The Supreme Court has agreed to decide whether Missouri taxpayers can be compelled to pay for “non-sectarian” church upgrades.
Case: Trinity Lutheran Church v. Pauley (U.S. Supreme Court docket number 15-577)
By Michael Peabody
Last Friday the U.S. Supreme Court agreed to hear a case involving a church that sued the state of Missouri when the state refused to fund a “non-sectarian” playground surface as part of a larger grant program.
Trinity Lutheran Church in Columbia, Missouri applied for a state grant program that would allow it to replace its pea gravel day-care playground with a bouncy surface made of recycled tires. Of 44 applicants for the program, the state had money to pay for 14 of them.
Even though the church would otherwise qualify for the program, the state’s constitution prohibits such funding and the state refused. The state’s constitution states specifically that, “no money shall ever be taken from the public treasury, directly or indirectly, in aid of any church, sect, or denomination of religion.”
[pullquote align=”right” cite=”” link=”” color=”” class=”” size=””]”[N]o money shall ever be taken from the public treasury, directly or indirectly, in aid of any church, sect, or denomination of religion.” Missouri State Constitution[/pullquote]
The church sued the state and argued that the playground upgrade had nothing to do with religion and would provide a primarily secular benefit for children who attended the church’s daycare and neighborhood children who use the facility after hours.

Items

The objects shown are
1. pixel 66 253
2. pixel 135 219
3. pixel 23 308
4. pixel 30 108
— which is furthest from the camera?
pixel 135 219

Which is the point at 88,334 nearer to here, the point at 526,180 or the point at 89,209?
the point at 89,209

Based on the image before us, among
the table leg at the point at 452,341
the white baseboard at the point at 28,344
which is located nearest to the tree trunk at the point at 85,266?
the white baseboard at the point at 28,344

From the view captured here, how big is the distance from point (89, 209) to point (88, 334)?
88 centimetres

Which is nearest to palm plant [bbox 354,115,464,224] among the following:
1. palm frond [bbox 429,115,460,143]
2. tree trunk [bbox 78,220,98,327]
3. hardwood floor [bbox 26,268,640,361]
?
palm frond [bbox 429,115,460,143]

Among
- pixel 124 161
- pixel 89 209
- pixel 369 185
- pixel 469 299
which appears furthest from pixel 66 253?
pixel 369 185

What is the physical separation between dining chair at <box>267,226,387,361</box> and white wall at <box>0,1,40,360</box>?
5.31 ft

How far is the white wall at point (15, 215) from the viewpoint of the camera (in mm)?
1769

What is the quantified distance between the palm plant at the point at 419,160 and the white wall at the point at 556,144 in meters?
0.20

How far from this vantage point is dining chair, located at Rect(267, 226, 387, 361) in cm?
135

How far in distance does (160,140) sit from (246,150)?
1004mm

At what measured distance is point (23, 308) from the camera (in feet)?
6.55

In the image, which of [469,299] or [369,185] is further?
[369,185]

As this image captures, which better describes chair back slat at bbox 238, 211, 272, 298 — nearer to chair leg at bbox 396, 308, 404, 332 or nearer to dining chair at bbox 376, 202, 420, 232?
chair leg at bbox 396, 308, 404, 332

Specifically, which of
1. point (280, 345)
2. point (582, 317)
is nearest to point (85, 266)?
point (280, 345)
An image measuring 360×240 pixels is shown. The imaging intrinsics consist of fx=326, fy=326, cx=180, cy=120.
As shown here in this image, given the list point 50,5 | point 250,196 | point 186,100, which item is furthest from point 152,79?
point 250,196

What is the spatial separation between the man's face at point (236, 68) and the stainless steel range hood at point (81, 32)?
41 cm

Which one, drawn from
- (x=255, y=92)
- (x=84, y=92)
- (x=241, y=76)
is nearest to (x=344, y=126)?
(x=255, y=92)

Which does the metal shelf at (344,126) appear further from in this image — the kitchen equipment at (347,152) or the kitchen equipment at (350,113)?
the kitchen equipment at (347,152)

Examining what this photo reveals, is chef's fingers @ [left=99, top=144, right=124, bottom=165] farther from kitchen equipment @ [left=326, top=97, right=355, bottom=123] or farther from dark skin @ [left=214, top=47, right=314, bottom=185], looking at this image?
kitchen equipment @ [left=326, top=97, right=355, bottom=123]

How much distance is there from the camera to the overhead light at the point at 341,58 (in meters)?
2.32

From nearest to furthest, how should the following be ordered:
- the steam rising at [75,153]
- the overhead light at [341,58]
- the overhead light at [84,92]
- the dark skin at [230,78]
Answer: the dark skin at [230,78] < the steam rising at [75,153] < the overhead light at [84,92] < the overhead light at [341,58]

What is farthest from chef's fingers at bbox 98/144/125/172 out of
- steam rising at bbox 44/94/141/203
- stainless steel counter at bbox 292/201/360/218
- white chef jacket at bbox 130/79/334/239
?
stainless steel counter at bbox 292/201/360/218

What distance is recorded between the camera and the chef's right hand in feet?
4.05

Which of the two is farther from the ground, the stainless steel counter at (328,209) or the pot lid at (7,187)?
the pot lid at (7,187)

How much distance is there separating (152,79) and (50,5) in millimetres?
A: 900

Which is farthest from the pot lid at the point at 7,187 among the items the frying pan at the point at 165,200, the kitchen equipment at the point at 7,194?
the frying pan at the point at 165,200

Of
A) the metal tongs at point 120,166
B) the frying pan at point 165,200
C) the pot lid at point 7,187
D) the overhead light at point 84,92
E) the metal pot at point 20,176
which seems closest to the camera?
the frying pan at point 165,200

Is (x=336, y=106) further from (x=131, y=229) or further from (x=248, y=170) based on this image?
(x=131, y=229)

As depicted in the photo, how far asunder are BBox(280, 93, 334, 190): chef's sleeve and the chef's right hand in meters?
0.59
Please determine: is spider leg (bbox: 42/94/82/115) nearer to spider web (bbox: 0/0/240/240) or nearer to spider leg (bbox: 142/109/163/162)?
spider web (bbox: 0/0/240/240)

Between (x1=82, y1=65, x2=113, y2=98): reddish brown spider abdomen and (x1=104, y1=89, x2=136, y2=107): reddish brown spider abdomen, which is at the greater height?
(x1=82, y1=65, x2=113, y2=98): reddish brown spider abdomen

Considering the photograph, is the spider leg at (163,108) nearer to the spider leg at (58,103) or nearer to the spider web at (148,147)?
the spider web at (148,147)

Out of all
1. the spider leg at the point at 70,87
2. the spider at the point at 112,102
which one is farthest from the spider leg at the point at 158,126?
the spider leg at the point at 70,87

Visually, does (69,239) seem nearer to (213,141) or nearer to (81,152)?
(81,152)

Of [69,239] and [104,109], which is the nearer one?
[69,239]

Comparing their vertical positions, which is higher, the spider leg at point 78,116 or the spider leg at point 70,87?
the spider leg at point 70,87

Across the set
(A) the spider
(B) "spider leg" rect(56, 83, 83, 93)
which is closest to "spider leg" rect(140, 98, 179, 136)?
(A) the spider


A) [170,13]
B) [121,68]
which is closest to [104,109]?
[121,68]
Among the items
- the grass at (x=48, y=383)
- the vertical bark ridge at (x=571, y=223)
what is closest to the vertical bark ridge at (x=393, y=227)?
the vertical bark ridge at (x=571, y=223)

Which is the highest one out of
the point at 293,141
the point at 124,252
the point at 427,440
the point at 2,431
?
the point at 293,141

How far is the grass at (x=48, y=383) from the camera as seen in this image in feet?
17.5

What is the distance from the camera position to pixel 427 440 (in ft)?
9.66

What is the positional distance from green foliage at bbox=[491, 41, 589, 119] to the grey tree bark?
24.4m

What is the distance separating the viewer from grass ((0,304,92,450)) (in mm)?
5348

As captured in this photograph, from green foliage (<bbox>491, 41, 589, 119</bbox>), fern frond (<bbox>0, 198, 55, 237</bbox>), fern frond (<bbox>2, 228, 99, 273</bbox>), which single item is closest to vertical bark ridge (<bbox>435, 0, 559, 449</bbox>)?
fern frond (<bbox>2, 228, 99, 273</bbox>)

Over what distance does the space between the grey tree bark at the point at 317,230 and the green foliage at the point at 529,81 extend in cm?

Written tasks
(1) In the playground case article, retype the passage between "By Michael Peabody" and "larger grant program.", inclusive.
(2) Answer these questions from the playground case article:
(a) How many applicants did the grant program have, and how many could the state pay for?
(b) What did the church want to replace its pea gravel playground with?
(c) According to the church, which children would benefit from the playground upgrade?
(3) Carry on the playground case article from the point where it stops.

Answers to the exercises
(1)
By Michael Peabody
Last Friday the U.S. Supreme Court agreed to hear a case involving a church that sued the state of Missouri when the state refused to fund a “non-sectarian” playground surface as part of a larger grant program.

(2)
(a) There were 44 applicants, and the state had money for 14 of them.
(b) A bouncy surface made of recycled tires.
(c) Children who attended the church's daycare and neighborhood children who use the facility after hours.

(3)
The Eighth Circuit Court of Appeals affirmed the denial. The attorneys for the church appealed to the Supreme Court, arguing (http://www.supremecourt.gov/qp/15-00577qp.pdf) that the denial was contrary to the Supreme Court’s decision in Locke v. Davey, 540 U.S. 712 (2004) which they interpret as justifying the exclusion of religion from a neutral aid program where, according to the church’s attorneys, “no valid Establishment Clause concern exists.” (In Locke, the Court ruled 7-2 found that the state of Washington could use its discretion to refuse to provide funding for theology majors. The Locke Court also found that states have a ‘historic and substantial interest’ in excluding religious activity from public funding.)
The question before the Court raised by Trinity’s attorneys is:
“Whether the exclusion of churches from an otherwise neutral and secular aid program violates the Free Exercise and Equal Protection Clauses when the state has no valid Establishment Clause concern.”
Not surprisingly, the question is loaded since whether there is a “valid Establishment Clause” concern is up for debate. If anything, Missouri’s constitution takes the Establishment Clause a step further by clarifying that the “public treasury” will not be used to fund religion. The fact that this language is not present in the Federal constitution should not be seen as proof that such funding is constitutional. Rather, even in states without such constitutional provisions, any governmental funding of religion is prohibited and the institutions that receive such funding need to demonstrate that it is being used in secular ways.
A Short History of the Blaine Amendment
Following the Civil War, the American Protestant majority was becoming increasingly nervous about Catholic immigrants who sent their children to Catholic schools. Since public schools already integrated Protestant teachings into their curriculum, a situation that would not change until the 1950s, there was a fear that tax money would be used to fund Catholic education.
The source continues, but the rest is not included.